ENTRIES PROVIDED section start
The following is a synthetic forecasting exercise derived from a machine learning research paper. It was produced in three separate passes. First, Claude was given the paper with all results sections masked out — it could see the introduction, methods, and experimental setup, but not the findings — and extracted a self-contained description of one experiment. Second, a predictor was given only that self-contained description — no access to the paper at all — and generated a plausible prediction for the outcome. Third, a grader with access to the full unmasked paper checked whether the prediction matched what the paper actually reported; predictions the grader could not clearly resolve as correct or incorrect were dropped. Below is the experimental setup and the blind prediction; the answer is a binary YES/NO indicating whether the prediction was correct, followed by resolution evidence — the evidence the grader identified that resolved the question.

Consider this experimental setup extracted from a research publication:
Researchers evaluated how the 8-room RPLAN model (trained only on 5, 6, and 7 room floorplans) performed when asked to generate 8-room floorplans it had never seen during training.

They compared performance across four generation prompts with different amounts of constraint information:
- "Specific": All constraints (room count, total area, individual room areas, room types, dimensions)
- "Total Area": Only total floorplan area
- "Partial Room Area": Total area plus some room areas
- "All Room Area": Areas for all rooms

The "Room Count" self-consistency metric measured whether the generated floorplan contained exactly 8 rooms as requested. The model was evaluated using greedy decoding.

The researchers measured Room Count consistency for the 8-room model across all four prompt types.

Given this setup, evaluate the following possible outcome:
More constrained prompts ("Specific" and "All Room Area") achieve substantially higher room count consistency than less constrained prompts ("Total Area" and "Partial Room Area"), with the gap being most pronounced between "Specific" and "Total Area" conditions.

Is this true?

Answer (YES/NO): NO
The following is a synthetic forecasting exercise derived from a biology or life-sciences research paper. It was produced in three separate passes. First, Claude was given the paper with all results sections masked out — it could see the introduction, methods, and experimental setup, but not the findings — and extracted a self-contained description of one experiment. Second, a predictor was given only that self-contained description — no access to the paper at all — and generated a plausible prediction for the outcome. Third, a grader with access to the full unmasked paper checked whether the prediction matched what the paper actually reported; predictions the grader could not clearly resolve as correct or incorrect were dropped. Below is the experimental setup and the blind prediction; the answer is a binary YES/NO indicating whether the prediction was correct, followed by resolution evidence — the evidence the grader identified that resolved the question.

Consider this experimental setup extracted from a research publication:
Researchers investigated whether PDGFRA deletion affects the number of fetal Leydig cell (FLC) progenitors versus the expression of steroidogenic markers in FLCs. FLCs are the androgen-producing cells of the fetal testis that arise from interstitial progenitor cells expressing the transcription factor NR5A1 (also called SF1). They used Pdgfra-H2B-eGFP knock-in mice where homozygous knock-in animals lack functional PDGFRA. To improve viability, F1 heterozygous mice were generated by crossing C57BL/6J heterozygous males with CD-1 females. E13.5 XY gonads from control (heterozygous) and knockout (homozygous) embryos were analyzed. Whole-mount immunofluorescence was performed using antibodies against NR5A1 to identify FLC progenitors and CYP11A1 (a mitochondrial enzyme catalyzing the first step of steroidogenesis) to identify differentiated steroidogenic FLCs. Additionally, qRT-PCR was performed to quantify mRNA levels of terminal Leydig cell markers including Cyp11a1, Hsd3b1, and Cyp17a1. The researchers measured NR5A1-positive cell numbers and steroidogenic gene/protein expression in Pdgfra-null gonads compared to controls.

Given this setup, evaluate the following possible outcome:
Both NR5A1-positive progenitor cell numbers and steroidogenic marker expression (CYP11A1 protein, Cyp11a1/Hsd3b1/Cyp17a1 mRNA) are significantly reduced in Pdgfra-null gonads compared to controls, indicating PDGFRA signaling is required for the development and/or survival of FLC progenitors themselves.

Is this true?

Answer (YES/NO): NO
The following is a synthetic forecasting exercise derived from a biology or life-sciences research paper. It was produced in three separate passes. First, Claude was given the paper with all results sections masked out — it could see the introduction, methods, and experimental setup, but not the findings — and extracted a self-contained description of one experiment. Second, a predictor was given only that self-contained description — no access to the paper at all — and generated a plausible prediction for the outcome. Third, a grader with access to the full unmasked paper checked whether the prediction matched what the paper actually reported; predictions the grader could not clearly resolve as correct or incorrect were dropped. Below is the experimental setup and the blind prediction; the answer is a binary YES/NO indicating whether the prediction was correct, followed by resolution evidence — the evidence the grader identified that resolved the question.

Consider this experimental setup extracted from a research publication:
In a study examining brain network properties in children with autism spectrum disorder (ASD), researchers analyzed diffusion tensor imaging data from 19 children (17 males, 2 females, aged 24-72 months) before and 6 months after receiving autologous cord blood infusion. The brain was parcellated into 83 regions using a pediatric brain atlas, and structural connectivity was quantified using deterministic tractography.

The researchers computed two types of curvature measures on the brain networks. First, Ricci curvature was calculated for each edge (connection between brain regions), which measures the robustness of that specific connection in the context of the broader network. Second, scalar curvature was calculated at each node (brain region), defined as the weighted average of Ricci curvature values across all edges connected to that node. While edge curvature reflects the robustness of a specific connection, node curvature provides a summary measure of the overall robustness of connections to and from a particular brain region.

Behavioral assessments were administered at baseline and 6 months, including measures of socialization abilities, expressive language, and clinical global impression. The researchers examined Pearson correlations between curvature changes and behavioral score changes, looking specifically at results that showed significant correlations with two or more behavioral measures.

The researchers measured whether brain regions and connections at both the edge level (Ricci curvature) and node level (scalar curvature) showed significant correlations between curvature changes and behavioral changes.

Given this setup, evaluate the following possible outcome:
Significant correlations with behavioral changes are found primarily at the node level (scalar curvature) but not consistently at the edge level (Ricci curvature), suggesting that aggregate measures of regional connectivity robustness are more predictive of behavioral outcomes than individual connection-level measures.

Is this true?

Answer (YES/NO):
ENTRIES PROVIDED section end
Retrieve each line of the data in which the word "Partial" can be found.

- "Partial Room Area": Total area plus some room areas
More constrained prompts ("Specific" and "All Room Area") achieve substantially higher room count consistency than less constrained prompts ("Total Area" and "Partial Room Area"), with the gap being most pronounced between "Specific" and "Total Area" conditions.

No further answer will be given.